TASK:
Output everything in the items below, word for word, from the line containing "What object from" down to the end of the items, including that first line. Leave any pictures out of your answer.

[Spatial questions linked to pictures]
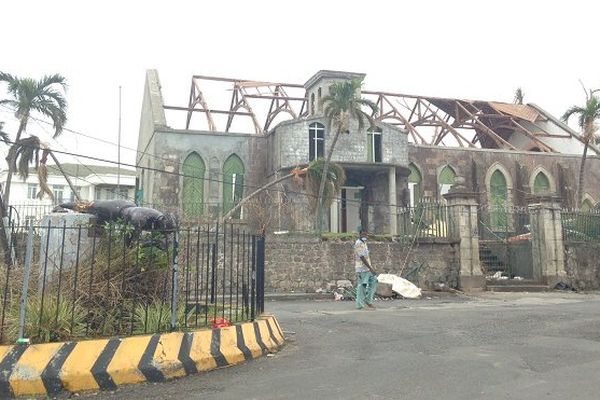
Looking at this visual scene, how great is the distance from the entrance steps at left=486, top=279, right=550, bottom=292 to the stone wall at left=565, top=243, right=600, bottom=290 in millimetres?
1466

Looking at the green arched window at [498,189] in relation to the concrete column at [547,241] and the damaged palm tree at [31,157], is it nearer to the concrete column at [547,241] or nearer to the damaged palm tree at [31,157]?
the concrete column at [547,241]

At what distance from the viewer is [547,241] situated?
62.0 ft

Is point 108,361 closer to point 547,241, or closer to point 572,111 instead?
point 547,241

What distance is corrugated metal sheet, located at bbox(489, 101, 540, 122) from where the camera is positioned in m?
35.2

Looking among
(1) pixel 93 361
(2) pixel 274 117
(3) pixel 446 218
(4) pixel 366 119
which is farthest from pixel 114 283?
(2) pixel 274 117

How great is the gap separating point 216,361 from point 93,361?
4.27ft

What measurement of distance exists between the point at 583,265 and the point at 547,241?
86.0 inches

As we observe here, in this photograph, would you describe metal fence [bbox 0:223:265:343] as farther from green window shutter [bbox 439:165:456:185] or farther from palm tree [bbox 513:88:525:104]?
palm tree [bbox 513:88:525:104]

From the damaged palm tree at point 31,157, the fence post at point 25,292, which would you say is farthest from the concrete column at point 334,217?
the fence post at point 25,292

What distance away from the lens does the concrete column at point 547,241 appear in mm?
18812

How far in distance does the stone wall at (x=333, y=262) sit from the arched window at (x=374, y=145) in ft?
24.6

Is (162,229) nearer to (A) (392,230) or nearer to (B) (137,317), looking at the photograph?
(B) (137,317)

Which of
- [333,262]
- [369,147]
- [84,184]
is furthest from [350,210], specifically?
[84,184]

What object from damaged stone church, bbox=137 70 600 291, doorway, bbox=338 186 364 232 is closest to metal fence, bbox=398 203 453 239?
damaged stone church, bbox=137 70 600 291
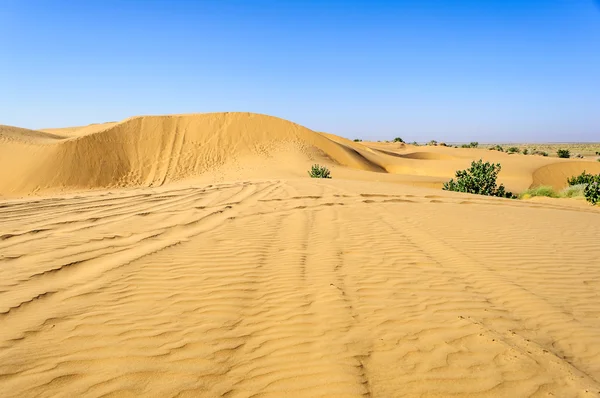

FINISHED EXERCISE:
What object from damaged stone church, bbox=137 70 600 291, doorway, bbox=338 186 364 232 is closest to metal fence, bbox=398 203 453 239?
damaged stone church, bbox=137 70 600 291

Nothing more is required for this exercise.